Esistono diversi modi per sottolineare le insufficienze che costantemente abitano le nostre vite. A Firenze, già dai tempi di Boccaccio, qualcuno capì che la doppia e la tripla negazione non è soltanto necessaria, ma importantissima per sottolineare questo concetto. Così, dal bisogno impellente di fare qualcosa in più per dare rilievo a tutto ciò che “non è”, nacque “punto”.

Il punto è una porzione piccolissima di spazio, così insignificante che non se ne può nemmeno misurare la superficie. La sua totale inconsistenza è perfetta per palesare quando non rimane niente.

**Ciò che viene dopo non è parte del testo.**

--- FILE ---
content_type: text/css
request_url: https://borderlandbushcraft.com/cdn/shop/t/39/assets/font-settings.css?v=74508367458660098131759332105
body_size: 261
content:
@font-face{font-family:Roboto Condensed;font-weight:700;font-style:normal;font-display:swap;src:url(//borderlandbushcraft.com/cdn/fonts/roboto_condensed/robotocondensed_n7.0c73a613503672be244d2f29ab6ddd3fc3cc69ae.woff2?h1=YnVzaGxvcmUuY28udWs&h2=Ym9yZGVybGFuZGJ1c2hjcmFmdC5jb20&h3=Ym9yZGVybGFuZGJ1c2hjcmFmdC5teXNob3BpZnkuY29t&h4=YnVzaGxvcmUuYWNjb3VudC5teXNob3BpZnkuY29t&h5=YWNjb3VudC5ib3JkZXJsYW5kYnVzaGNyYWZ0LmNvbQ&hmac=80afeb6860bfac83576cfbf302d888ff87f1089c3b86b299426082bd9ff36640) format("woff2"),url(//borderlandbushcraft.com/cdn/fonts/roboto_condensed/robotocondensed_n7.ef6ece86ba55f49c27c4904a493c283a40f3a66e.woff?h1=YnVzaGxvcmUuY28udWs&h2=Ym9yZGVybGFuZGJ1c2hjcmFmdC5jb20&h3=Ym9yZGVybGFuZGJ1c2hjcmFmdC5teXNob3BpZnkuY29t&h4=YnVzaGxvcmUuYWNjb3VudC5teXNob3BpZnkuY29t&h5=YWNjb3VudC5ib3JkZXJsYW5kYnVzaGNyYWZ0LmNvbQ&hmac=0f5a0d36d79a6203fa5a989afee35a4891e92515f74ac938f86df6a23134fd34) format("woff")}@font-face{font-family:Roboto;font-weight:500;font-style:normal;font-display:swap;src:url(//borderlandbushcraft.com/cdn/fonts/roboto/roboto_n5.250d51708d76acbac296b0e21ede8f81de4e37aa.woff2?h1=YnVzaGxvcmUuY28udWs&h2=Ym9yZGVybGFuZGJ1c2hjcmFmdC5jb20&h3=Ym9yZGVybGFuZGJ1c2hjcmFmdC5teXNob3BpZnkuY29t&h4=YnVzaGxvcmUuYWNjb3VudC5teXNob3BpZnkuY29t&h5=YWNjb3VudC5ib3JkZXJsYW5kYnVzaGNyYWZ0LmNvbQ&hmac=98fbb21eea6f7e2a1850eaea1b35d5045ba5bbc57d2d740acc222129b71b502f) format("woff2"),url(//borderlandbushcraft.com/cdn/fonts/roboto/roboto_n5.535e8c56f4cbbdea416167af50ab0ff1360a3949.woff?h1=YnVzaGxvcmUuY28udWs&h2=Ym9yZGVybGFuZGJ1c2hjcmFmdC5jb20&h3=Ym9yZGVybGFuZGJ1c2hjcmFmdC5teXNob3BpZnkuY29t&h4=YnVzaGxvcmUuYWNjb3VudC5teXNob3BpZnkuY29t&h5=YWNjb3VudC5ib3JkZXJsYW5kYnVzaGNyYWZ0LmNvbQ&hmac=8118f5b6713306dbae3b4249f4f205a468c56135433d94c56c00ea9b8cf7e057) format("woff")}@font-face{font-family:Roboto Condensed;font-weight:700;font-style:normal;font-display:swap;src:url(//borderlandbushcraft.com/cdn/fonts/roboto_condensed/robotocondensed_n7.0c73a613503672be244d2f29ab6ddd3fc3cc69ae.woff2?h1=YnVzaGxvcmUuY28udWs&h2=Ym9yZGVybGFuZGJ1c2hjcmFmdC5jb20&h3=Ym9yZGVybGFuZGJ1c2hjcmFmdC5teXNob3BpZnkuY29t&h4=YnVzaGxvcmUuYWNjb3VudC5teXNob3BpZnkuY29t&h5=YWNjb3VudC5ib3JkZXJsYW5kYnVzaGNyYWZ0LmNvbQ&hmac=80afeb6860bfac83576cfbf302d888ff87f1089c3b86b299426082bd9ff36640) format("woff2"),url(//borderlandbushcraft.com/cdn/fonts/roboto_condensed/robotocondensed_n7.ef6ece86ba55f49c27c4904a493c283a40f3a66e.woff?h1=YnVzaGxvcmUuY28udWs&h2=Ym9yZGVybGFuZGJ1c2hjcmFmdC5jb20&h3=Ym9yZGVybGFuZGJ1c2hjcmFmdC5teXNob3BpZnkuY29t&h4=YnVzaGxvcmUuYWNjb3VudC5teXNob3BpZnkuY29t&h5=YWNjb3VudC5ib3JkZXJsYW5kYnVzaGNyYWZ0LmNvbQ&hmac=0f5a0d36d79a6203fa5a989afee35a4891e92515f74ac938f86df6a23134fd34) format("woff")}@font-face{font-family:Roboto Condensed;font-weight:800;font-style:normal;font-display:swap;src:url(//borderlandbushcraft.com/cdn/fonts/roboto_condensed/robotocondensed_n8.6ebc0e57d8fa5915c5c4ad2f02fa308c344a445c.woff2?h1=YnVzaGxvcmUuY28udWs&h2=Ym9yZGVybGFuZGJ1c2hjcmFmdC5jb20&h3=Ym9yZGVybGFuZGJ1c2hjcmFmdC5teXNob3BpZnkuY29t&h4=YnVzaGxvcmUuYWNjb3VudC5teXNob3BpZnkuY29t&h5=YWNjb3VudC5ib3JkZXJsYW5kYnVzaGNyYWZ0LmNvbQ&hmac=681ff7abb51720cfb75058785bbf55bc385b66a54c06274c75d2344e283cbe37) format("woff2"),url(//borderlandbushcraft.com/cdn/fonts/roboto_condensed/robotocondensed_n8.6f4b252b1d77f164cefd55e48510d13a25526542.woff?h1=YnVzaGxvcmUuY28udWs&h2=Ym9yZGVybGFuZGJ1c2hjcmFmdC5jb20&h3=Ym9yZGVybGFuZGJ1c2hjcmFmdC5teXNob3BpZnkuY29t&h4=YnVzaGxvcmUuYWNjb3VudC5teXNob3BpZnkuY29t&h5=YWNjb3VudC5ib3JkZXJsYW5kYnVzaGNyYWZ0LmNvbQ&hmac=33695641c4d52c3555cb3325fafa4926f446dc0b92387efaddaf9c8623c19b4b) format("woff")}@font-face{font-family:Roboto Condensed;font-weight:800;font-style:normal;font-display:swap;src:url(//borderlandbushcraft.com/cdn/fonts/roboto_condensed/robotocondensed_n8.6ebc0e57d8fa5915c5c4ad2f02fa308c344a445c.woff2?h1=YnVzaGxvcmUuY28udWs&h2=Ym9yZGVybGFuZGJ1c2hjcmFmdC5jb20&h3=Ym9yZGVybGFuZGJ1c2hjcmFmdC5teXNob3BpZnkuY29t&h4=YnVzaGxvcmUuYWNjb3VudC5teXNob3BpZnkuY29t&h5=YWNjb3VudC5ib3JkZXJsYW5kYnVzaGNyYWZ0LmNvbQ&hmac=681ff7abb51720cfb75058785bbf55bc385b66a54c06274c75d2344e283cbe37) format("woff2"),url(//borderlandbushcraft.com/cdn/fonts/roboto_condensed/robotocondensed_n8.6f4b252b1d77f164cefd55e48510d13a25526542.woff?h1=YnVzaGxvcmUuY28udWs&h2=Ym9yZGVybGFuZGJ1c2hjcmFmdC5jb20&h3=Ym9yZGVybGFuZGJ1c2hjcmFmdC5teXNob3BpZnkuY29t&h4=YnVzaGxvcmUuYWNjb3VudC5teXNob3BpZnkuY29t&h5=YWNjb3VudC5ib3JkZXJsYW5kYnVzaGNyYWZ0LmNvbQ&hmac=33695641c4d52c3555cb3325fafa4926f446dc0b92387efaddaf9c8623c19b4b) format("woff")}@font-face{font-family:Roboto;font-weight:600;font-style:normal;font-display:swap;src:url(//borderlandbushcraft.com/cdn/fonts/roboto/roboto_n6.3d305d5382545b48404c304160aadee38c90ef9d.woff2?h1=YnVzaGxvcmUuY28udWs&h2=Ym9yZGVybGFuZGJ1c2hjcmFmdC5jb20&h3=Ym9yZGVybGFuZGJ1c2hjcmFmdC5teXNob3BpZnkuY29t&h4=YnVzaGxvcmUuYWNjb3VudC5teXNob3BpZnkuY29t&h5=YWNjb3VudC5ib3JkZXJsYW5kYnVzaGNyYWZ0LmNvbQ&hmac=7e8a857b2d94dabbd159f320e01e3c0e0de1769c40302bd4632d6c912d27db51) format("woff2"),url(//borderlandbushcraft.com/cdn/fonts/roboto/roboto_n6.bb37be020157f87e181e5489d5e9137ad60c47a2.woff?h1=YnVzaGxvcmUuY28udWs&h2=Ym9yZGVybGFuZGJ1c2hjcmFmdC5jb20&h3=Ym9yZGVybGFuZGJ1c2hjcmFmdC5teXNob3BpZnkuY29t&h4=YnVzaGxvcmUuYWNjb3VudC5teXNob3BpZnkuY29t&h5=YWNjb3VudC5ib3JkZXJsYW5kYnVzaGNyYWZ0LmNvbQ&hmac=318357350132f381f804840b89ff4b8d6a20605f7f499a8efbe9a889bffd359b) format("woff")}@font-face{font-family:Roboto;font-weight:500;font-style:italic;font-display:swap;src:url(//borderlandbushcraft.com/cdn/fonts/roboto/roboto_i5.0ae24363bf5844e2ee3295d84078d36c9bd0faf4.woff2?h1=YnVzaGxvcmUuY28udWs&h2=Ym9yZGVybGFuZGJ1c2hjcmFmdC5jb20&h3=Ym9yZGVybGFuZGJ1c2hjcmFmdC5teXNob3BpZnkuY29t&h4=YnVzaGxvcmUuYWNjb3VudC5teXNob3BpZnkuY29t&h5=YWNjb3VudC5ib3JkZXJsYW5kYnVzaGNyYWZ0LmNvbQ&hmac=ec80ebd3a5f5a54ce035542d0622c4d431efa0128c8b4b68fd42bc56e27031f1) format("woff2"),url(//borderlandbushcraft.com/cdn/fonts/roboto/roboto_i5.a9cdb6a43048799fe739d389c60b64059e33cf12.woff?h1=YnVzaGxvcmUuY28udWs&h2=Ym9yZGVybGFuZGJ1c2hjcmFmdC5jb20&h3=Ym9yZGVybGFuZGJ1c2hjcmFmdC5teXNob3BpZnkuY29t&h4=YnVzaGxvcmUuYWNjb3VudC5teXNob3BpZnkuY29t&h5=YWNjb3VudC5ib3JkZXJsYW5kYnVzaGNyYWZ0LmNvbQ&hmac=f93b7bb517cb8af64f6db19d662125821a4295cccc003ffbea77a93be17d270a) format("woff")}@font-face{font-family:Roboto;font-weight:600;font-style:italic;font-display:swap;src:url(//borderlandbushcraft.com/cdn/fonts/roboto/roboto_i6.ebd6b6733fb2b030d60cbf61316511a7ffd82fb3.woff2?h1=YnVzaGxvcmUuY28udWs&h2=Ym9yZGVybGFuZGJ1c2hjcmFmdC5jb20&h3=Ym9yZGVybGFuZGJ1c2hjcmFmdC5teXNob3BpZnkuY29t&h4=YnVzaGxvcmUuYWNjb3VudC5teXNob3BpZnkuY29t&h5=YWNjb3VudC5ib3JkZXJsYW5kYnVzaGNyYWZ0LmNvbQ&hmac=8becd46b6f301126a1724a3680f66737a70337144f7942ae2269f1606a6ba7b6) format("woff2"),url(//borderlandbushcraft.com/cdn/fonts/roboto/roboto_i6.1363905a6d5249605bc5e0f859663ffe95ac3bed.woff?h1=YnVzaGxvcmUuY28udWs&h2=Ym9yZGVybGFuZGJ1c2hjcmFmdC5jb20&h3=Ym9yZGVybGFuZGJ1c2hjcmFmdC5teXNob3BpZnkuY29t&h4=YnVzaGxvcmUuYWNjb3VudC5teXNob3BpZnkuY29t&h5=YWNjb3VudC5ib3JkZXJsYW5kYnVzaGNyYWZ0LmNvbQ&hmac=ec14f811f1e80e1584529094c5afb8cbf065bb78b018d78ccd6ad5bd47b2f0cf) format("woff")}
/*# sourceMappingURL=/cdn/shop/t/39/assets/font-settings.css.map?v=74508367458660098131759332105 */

Anzi, quando “non rimane niente del niente nel niente”.

Dalla sua forma sostantiva, punto si è evoluto anche come aggettivo e avverbio fino a diventare un vero e proprio modo di dire: “Né punto né poco” (per niente affatto).

Questo dimostra come il toscano sia un animale sociale che, sin dall’antichità, era a conoscenza che nelle conversazioni le risposte negative arrivano sempre con un po’ di ritardo rispetto a quelle positive. Il NO è difficile da accettare: perché no? Dai non dire così, ripensaci, lascia un forse, te lo richiedo più tardi? NO, basta, non ne ho PUNTA voglia. Punto è la criptonite degli Yes Men, è puro nichilismo che non lascia via di scampo all’interlocutore. Arrenditi, non c’è più niente da fare: punto è l’OltreNo.